* _TEXT FOR ANALYSIS_
┄┄┄┄┄┄┄┄┄┄

Ms Wintle is part of a rare group of women who have haemophilia
A haemophiliac from Worcestershire is to hear the last day of an inquiry into how she and thousands of others were given infected blood products.
Colette Wintle, of Lower Broadheath, was infected with Hepatitis B and C during NHS treatment for her condition.
Last year she gave evidence at the Archer Inquiry looking at how 5,000 people were exposed to contaminated blood in the 1970s and 1980s.
The blood products came from the United States, the inquiry has heard.
Ms Wintle, 48, a former model, air hostess and nurse, said she wanted to find out who was responsible for the contaminated blood being given to patients like herself.
The Department of Health previously told the hearing in London that the government of the day had acted in good faith, given the information available.
Haemophilia is a rare inherited bleeding disorder in which blood does not clot normally.
It usually only affects men, but Ms Wintle is part of a rare group of women who have the condition.
Currently, it can only be treated by injections of the clotting chemical, known as Factor VIII.
In the early 1970s, patients were treated with blood proteins that came in dry powder form and could then be reconstituted with water - plasma from 10,000 donors went into the product.
The treatment usually came from the US as patients there were paid for giving blood.
In 1981 it was also found that some plasma products were infected with HIV.
However, after the mid-1980s those products were treated with heat to kill viruses.

┄┄┄┄┄┄┄┄┄┄

* _DATA TO EXAMINE_

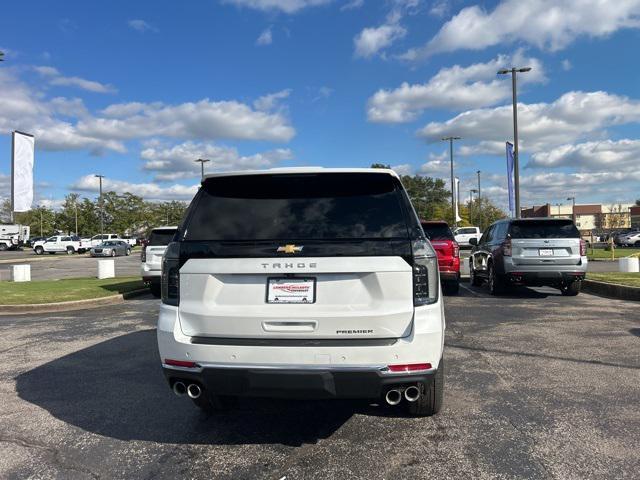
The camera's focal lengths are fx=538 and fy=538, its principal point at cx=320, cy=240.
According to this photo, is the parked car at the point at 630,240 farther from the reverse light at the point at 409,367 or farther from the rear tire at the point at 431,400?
the reverse light at the point at 409,367

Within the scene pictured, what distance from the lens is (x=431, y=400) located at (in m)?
4.18

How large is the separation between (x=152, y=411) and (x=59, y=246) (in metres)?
53.6

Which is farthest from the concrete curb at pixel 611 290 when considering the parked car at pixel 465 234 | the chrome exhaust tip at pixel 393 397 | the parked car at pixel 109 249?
the parked car at pixel 109 249

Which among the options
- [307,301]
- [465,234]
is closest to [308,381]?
[307,301]

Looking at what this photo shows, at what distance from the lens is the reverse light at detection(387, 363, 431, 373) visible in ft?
11.3

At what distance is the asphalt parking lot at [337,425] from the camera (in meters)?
3.54

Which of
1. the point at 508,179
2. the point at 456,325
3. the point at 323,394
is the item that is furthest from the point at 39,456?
the point at 508,179

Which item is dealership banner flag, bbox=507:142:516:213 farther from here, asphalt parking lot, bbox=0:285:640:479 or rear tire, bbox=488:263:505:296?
asphalt parking lot, bbox=0:285:640:479

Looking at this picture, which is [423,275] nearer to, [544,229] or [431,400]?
[431,400]

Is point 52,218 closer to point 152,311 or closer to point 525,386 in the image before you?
point 152,311

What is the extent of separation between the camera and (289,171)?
3.86 meters

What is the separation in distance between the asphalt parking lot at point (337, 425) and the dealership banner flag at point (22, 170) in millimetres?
24966

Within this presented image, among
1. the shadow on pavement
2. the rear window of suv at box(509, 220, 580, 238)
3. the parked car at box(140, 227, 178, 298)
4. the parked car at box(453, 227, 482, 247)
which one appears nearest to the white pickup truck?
the parked car at box(453, 227, 482, 247)

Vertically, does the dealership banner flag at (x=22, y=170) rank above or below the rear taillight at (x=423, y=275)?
above
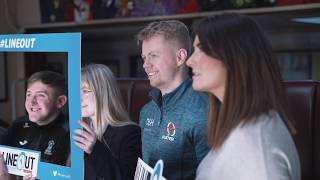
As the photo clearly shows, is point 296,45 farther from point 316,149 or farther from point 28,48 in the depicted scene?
point 28,48

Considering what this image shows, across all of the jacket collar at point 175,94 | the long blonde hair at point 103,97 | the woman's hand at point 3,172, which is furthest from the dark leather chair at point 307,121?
the woman's hand at point 3,172

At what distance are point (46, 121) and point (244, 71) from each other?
760 mm

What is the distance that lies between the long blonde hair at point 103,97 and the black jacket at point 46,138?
0.14m

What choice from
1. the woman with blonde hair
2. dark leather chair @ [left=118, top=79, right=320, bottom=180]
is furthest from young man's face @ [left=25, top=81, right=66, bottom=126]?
dark leather chair @ [left=118, top=79, right=320, bottom=180]

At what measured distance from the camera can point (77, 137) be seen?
50.4 inches

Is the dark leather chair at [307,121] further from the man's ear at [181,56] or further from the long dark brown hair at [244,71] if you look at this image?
the long dark brown hair at [244,71]

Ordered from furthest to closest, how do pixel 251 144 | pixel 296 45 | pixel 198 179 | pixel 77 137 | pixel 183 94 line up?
pixel 296 45 < pixel 183 94 < pixel 77 137 < pixel 198 179 < pixel 251 144

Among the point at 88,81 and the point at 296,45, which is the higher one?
the point at 296,45

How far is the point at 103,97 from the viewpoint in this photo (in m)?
1.49

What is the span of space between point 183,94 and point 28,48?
0.53 m

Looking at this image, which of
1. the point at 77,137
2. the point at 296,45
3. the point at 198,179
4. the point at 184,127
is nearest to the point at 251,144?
the point at 198,179

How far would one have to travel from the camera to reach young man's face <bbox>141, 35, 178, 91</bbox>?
4.51 feet

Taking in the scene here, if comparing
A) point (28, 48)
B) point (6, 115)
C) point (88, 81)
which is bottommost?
point (6, 115)

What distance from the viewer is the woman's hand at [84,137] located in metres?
1.28
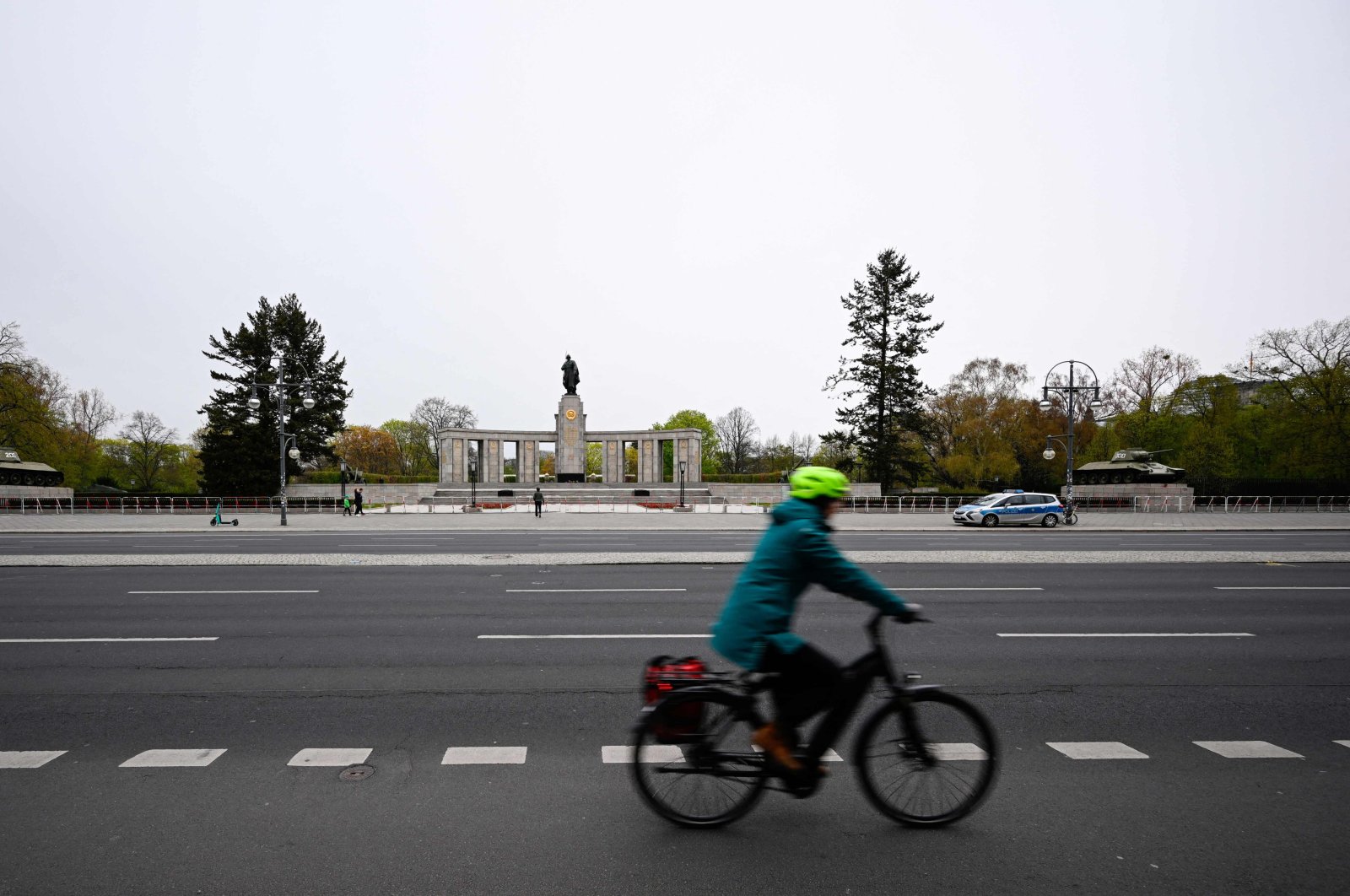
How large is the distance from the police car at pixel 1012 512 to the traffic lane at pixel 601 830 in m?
27.0

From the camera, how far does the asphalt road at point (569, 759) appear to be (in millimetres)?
3463

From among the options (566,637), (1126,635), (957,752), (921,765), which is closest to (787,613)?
(921,765)

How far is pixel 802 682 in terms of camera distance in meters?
3.72

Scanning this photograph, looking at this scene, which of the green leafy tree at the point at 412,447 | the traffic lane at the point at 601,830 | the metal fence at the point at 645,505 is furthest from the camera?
the green leafy tree at the point at 412,447

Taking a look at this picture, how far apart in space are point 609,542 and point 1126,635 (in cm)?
1526

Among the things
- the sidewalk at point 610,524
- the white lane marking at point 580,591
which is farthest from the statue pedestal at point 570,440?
the white lane marking at point 580,591

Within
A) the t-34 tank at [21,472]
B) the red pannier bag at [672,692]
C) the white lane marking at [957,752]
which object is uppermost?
the t-34 tank at [21,472]

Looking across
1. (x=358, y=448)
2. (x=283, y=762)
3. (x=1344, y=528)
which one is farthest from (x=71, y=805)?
(x=358, y=448)

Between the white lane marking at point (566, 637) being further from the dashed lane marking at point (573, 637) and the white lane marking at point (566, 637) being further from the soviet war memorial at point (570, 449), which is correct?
the soviet war memorial at point (570, 449)

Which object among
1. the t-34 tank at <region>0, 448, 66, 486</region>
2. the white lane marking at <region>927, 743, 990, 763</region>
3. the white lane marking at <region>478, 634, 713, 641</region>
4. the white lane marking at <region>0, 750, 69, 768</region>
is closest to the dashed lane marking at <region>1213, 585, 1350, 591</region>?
the white lane marking at <region>478, 634, 713, 641</region>

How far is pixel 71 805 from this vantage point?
411 centimetres

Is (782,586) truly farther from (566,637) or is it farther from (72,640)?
(72,640)

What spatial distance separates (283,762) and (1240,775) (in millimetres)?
6201

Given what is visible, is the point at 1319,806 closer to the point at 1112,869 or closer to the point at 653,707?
the point at 1112,869
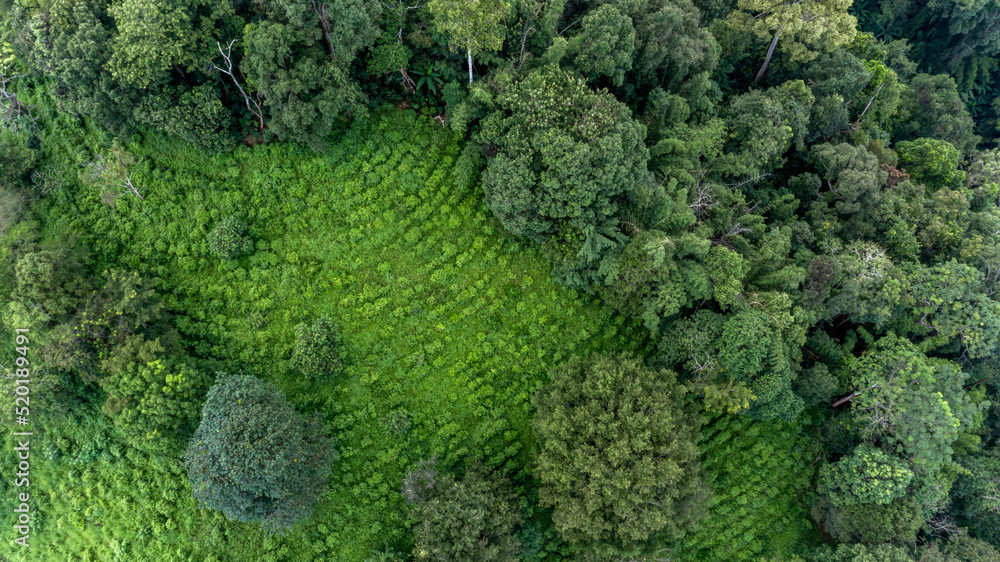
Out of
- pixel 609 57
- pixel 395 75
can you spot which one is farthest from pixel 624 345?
pixel 395 75

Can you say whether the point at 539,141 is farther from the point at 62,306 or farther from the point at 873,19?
the point at 873,19

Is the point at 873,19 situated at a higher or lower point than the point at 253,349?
higher

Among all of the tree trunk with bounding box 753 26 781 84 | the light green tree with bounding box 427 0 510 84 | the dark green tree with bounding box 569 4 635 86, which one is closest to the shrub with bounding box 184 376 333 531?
the light green tree with bounding box 427 0 510 84

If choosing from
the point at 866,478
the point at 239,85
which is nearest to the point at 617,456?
the point at 866,478

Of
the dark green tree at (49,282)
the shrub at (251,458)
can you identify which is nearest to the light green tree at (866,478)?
the shrub at (251,458)

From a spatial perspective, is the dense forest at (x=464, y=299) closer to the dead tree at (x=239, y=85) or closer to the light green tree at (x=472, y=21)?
the light green tree at (x=472, y=21)

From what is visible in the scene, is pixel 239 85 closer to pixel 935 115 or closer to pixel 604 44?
pixel 604 44
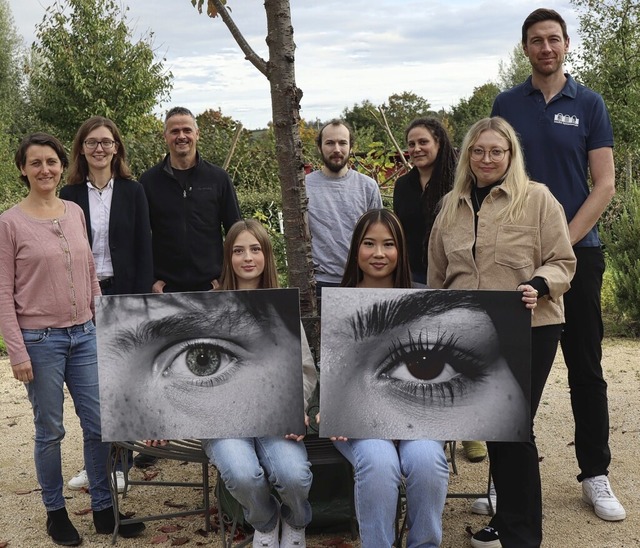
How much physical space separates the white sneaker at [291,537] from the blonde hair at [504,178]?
4.93 ft

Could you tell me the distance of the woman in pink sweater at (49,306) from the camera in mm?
3666

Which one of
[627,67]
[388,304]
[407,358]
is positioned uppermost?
[627,67]

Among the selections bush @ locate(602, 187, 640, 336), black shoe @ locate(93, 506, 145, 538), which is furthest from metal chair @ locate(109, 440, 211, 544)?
bush @ locate(602, 187, 640, 336)

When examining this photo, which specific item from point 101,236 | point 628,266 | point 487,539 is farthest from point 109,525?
point 628,266

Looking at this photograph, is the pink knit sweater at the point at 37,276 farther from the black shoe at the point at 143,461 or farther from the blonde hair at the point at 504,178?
the blonde hair at the point at 504,178

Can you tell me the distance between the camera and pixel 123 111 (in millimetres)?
20781

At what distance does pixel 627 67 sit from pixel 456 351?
14.4m

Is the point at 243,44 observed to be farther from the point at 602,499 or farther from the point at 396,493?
the point at 602,499

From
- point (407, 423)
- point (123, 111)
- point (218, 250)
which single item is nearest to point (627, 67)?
point (123, 111)

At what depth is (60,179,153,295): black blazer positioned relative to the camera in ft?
14.0

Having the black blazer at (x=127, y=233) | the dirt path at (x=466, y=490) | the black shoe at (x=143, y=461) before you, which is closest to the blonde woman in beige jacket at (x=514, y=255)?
the dirt path at (x=466, y=490)

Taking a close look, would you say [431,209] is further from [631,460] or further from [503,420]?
[631,460]

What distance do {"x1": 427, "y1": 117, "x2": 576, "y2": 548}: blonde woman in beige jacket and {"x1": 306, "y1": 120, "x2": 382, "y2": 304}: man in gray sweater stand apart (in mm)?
1400

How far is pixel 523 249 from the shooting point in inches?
134
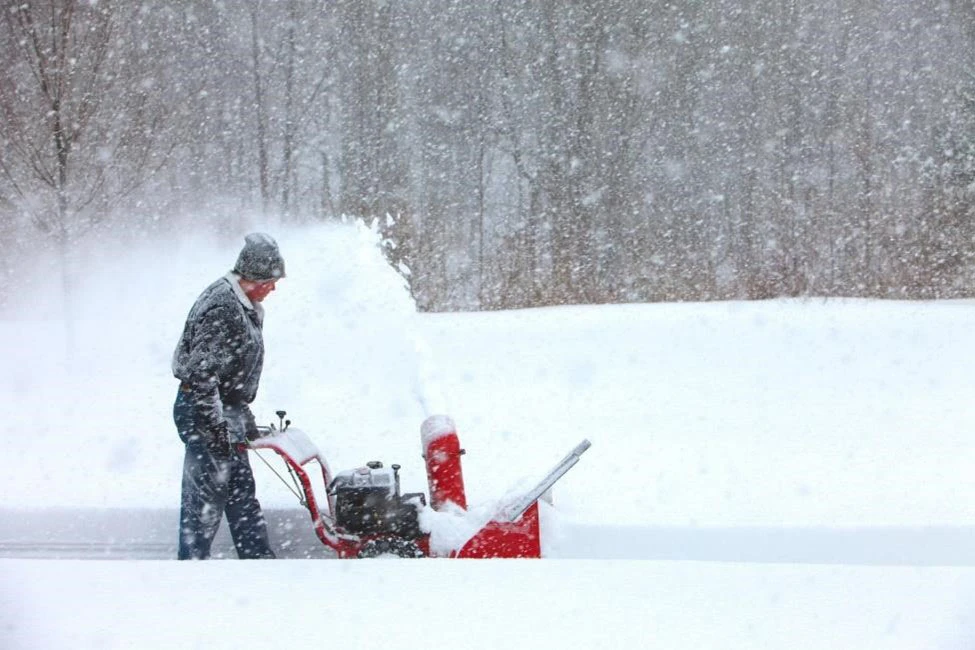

┄┄┄┄┄┄┄┄┄┄

* _WHAT YOU HAVE TO DO_
In the news article about the infected blood inquiry, what clotting chemical is injected to treat haemophilia?

* _SOLUTION TO THE EXERCISE_
Factor VIII